January 24, 2008 — 10:57 am
Bob in San Diego says:
Alex, one more question for you.
How are you going to deal with the new additions to the NAR Code of Ethics about MLS terminology?
January 24, 2008 — 5:19 pm
Arlington VA Condos — Jay says:
Bob, have the “new additions” to the NAR code regarding “mls” come into effect yet? IF so what are they? I thought till now it was a particular state/regional MLS that made a rule and began enforcing it contrary to everything commonsensical.
Has NAR fallen to this global MLSing bullcrap too?

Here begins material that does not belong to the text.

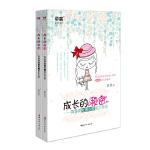 成长的秘密(女孩版套装):青春期女孩生理知识手册+青春期女孩心理知识手册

No doubt it was realtors who caused it all 🙂
J
January 25, 2008 — 6:36 am
Bob Wilson says:
Jay, all I know is that they are in the Code of Ethics, so I assume NAR expects them to be followed. I think they are idiotic. A company like Roost that will need ppc for awhile helps prove the point that NAR doesn’t have a clue. The thing with Roost though is that they advertise that they are partners with the MLS, so in areas of Washington and Minnesota where local boards have already slapped agents for using the term MLS in ways that the board doesn’t like, what will they do? Will they push the envelope? Will they cave?
I’m rooting for them now as they have already cleared roadblocks for me to do the same thing that the MLS denied me two years ago.